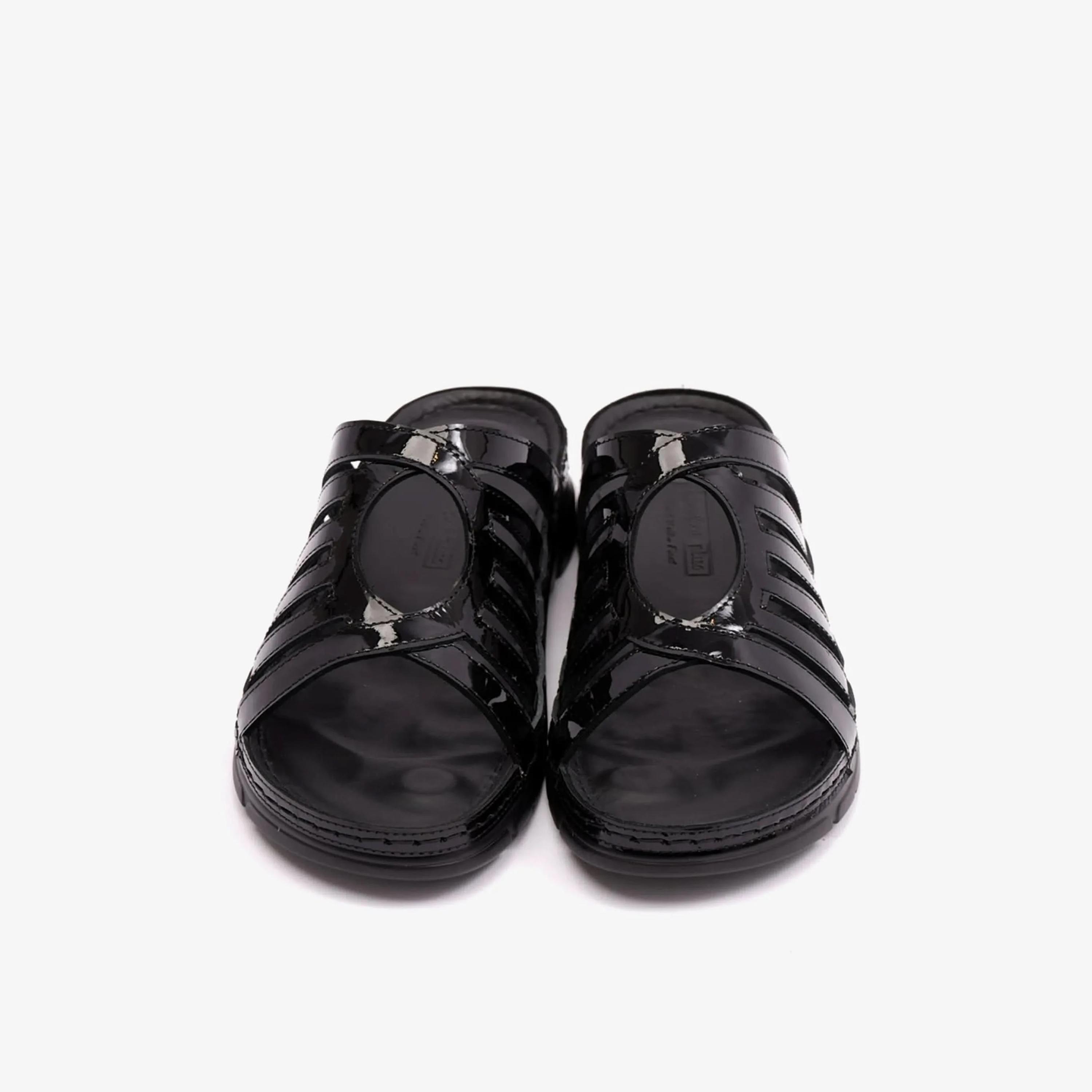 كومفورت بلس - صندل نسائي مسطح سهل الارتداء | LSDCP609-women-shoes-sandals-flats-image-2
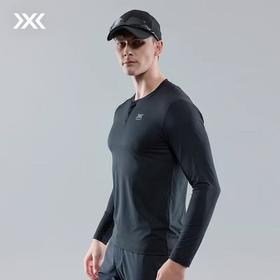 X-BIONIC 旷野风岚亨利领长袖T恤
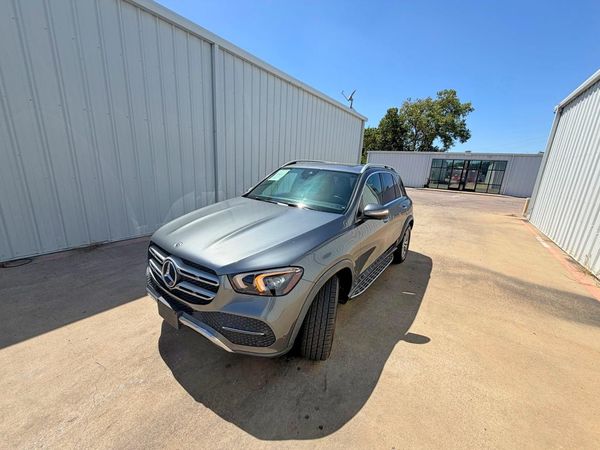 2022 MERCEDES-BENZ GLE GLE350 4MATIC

* * *

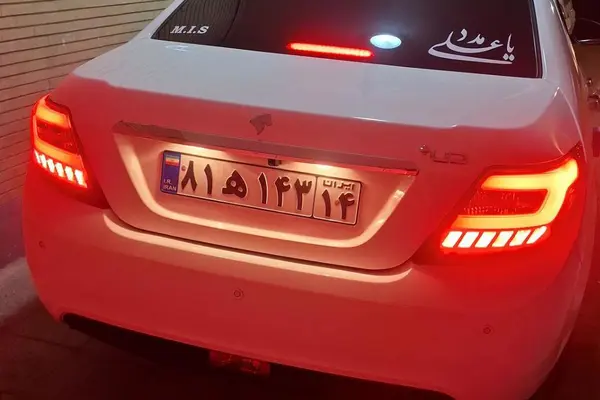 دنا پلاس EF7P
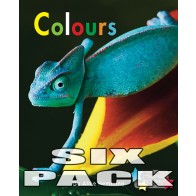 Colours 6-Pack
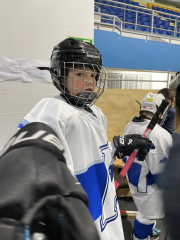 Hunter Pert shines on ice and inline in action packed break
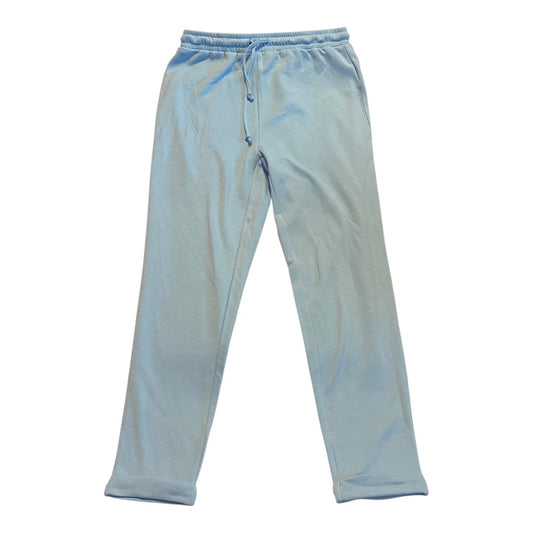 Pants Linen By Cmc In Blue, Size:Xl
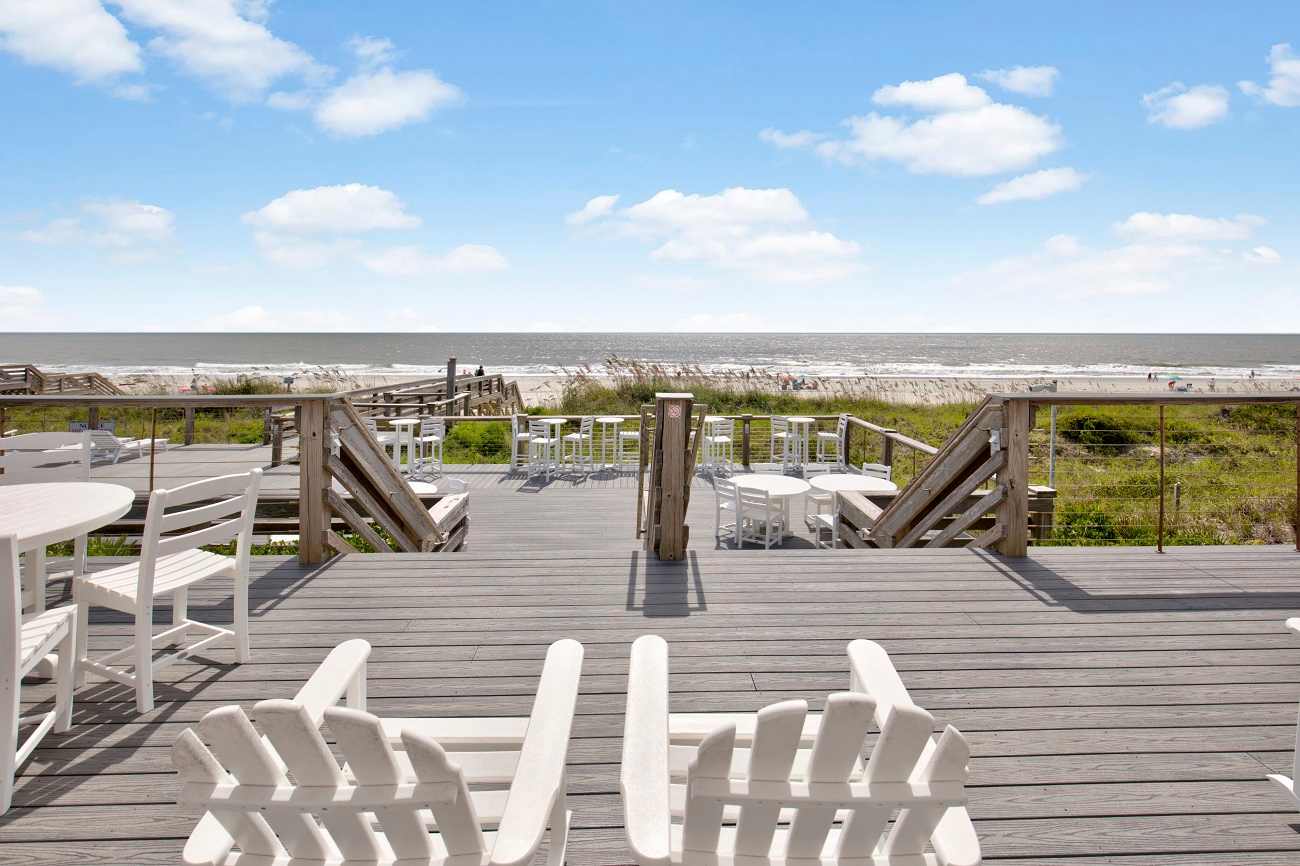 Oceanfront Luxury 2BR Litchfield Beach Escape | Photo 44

● Instruction
Convert the stretch of items from the line that contains "كومفورت بلس - صندل" through the line that contains "2022 MERCEDES-BENZ GLE GLE350 4MATIC" into a numbered list, omitting blank lines and leaving out the pictures.

● Exercise response
1.  كومفورت بلس - صندل نسائي مسطح سهل الارتداء | LSDCP609-women-shoes-sandals-flats-image-2
2.  X-BIONIC 旷野风岚亨利领长袖T恤
3.  2022 MERCEDES-BENZ GLE GLE350 4MATIC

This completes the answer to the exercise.